Shelfmark: Uncatalogued item


Quintus Curtius Rufus, Q. Curtii Rufi Historiarum Libri (1660)

Ref. SB17-18/19

Cost: £480

This classical text is the only known work of the somewhat mysterious Roman historian Quintus Curtius Rufus (dates unknown). Commonly titled Historia Alexandri Magni, or “History of Alexander the Great”, the printed text derives from an incomplete 9th-century manuscript which bears Rufus’ name. Apart from this, nothing certain is known of Rufus, which has led to much speculation about his identity. His works enjoyed a revival during the Renaissance, particularly in Italy, where he was idolised.

This 17th-century duodecimo edition of his work was printed in Amsterdam and boasts a fine engraving of Alexander the Great (356-323BC) triumphantly astride his horse Bucephalus, trampling an unfortunate enemy.Sponsorship would allow extensive paper repairs to the text block, which shows signs of munching! Consolidation of a fragile spine is also required.
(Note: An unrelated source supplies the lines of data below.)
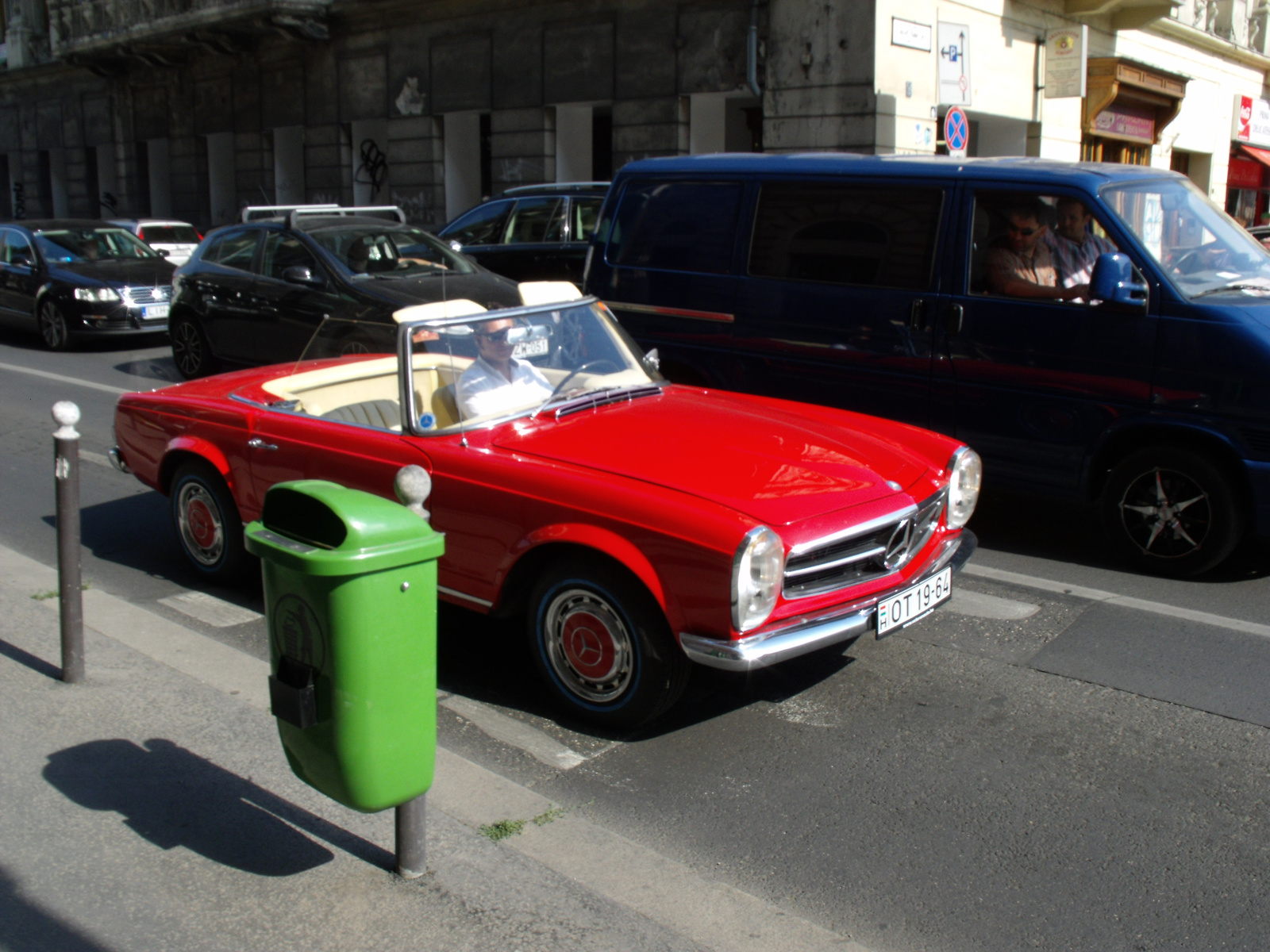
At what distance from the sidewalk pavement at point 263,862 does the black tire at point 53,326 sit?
11.2 metres

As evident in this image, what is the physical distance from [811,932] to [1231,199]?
30.2 meters

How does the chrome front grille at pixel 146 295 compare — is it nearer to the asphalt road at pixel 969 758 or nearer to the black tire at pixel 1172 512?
the asphalt road at pixel 969 758

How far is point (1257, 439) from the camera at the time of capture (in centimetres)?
554

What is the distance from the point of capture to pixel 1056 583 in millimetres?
5797

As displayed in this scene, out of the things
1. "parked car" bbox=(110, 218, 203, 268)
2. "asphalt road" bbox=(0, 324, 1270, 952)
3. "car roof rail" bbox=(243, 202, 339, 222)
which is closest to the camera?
"asphalt road" bbox=(0, 324, 1270, 952)

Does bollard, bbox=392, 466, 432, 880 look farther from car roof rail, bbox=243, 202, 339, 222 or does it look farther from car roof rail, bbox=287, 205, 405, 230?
car roof rail, bbox=243, 202, 339, 222

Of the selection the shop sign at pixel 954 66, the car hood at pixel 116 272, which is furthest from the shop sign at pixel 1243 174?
the car hood at pixel 116 272

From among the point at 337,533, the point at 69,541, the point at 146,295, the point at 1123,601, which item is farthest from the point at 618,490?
the point at 146,295

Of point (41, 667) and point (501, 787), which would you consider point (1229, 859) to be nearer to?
point (501, 787)

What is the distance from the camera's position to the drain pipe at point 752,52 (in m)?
17.3

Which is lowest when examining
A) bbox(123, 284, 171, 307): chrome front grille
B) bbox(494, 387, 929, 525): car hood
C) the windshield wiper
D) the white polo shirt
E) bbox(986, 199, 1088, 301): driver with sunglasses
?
bbox(494, 387, 929, 525): car hood

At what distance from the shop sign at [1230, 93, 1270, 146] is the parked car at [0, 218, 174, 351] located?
76.1ft

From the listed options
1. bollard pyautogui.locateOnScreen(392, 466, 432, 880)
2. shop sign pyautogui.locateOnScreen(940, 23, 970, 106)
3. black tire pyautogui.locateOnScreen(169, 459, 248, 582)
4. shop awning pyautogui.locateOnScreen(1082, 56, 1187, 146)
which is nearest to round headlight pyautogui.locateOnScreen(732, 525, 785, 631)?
bollard pyautogui.locateOnScreen(392, 466, 432, 880)

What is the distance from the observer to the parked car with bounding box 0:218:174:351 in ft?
45.5
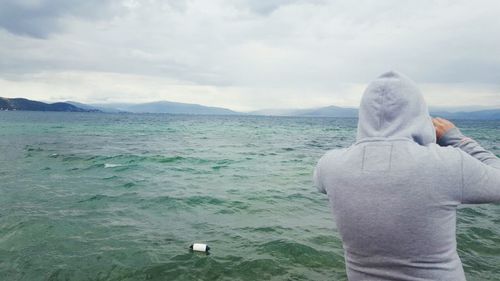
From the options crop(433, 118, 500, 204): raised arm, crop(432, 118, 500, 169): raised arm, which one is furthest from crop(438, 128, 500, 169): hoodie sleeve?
crop(433, 118, 500, 204): raised arm

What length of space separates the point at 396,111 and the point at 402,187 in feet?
1.69

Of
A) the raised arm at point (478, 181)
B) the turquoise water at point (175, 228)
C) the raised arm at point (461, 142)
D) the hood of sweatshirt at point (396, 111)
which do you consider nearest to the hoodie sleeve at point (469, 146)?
the raised arm at point (461, 142)

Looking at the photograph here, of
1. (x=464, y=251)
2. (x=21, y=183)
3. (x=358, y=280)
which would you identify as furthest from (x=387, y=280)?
(x=21, y=183)

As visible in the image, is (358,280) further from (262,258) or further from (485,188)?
(262,258)

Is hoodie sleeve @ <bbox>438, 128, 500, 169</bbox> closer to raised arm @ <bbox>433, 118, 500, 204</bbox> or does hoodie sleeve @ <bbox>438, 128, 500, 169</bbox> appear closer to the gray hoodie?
the gray hoodie

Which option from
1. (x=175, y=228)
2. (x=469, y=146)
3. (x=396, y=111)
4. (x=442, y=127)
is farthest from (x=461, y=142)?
(x=175, y=228)

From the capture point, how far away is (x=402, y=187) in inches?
92.9

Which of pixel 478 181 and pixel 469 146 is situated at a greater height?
pixel 469 146

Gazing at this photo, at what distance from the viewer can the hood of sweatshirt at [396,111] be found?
250 cm

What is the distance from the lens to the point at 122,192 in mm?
14203

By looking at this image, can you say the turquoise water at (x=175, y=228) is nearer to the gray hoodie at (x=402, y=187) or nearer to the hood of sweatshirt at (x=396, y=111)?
the gray hoodie at (x=402, y=187)

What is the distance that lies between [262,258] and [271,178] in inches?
381

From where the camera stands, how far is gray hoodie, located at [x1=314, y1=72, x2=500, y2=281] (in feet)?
7.72

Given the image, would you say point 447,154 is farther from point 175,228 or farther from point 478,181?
point 175,228
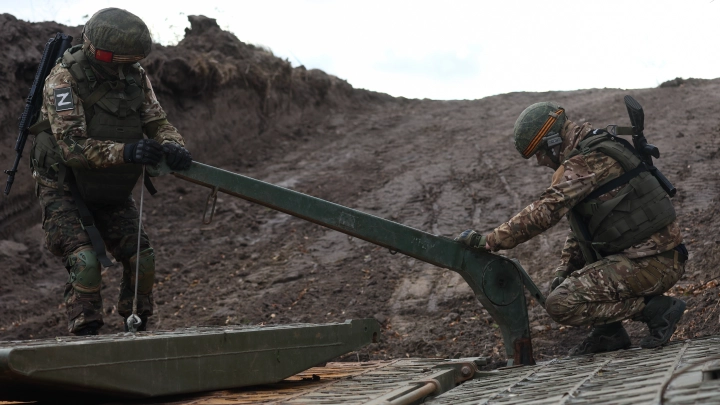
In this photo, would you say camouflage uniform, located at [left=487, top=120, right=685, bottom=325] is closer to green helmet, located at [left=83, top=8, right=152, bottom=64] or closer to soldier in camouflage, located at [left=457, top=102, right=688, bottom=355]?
soldier in camouflage, located at [left=457, top=102, right=688, bottom=355]

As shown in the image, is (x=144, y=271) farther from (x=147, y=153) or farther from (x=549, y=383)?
(x=549, y=383)

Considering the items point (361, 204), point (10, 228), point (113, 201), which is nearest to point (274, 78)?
point (361, 204)

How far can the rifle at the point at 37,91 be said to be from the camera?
6.27 m

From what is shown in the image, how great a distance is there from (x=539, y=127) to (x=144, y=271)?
9.91 ft

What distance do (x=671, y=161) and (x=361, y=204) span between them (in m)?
4.10

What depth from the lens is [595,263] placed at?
16.9ft

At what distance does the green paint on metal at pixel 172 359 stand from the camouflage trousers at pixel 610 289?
1182mm

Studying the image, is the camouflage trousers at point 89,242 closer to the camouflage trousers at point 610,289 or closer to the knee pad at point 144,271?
the knee pad at point 144,271

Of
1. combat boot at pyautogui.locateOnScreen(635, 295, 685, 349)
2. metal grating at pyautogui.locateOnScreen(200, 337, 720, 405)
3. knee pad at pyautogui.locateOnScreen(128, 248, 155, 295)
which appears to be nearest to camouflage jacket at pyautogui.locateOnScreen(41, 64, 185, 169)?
knee pad at pyautogui.locateOnScreen(128, 248, 155, 295)

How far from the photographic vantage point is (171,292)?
32.1 feet

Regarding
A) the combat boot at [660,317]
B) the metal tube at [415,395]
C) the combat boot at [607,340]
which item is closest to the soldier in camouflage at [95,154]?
the metal tube at [415,395]

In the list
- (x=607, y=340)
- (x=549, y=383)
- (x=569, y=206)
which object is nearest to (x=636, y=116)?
(x=569, y=206)

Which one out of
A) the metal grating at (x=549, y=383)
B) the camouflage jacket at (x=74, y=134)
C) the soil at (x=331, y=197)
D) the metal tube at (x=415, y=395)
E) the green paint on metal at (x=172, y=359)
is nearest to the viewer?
the metal grating at (x=549, y=383)

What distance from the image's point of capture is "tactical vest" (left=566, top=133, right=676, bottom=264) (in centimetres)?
509
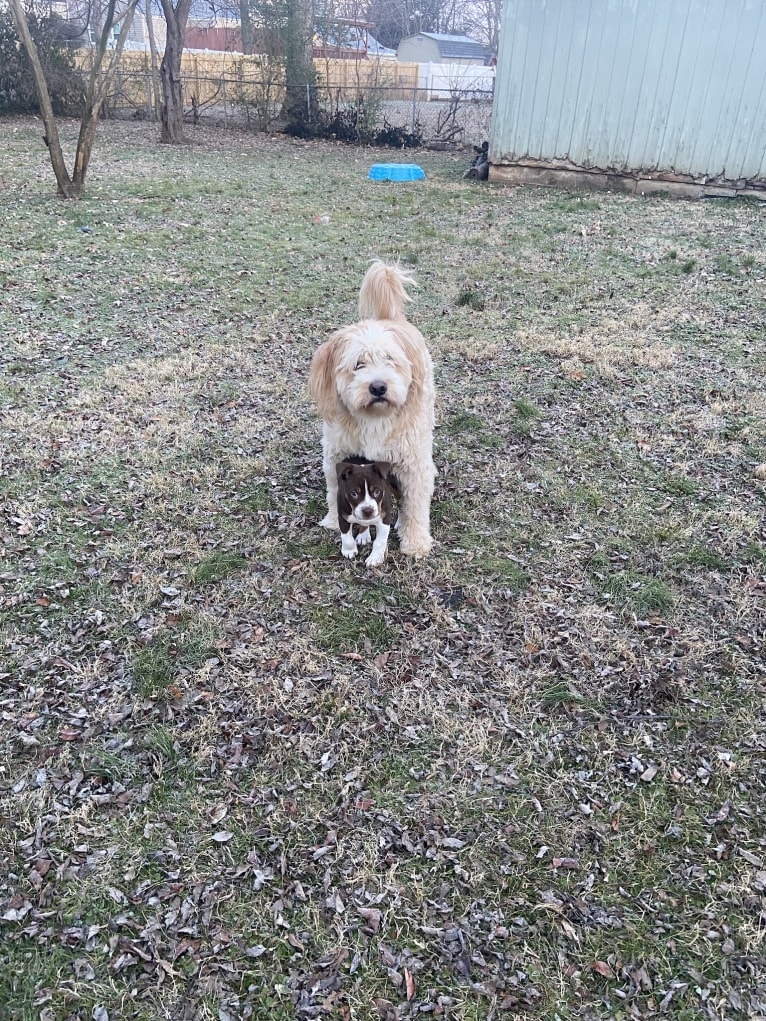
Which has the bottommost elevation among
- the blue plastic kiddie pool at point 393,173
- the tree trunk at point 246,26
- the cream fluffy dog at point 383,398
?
the cream fluffy dog at point 383,398

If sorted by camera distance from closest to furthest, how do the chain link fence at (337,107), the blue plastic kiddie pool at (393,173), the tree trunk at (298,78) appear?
the blue plastic kiddie pool at (393,173), the chain link fence at (337,107), the tree trunk at (298,78)

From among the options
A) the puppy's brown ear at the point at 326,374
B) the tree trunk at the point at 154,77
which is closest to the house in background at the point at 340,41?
the tree trunk at the point at 154,77

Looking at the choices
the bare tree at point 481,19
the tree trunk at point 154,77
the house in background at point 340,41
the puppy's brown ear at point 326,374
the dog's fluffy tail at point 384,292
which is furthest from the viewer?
the bare tree at point 481,19

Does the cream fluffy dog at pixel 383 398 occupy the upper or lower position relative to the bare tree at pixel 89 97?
lower

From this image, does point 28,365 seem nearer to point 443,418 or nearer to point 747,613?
point 443,418

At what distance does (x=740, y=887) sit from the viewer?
236 centimetres

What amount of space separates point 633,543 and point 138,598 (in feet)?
9.63

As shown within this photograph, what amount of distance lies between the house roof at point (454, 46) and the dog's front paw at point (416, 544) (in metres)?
55.2

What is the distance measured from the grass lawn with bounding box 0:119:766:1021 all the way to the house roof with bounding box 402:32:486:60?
170 feet

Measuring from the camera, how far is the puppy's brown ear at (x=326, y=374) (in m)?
3.49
Shelfmark: Christ’s College, P.5.31


 Thomas Boreman, A description of above three hundred animals (Edinburgh, 1797)

Ref. SB17-18/20

Cost: £480

 

“The Humming-bird is the least of all birds: the head, together with the feathers, is of the bigness of a mean-sized sweet cherry”. 300 such imaginative descriptions grace the pages of Thomas Boreman’s (fl. 1730-43) illustrated guide to worldly (and occasionally otherworldly) birds and beasts. Boreman was the first publisher to primarily target the juvenile market, and this innovative item was the “first work on natural history published for children”.

The book was extremely popular, running to 38 editions by the end of the 19th century and influencing many later natural history publications, as well as Thomas Bewick’s renowned engravings. Sponsorship of this pioneering work would allow extensive repairs to the text block and delicate fold-out engravings, as well as support of a split front board and torn end caps.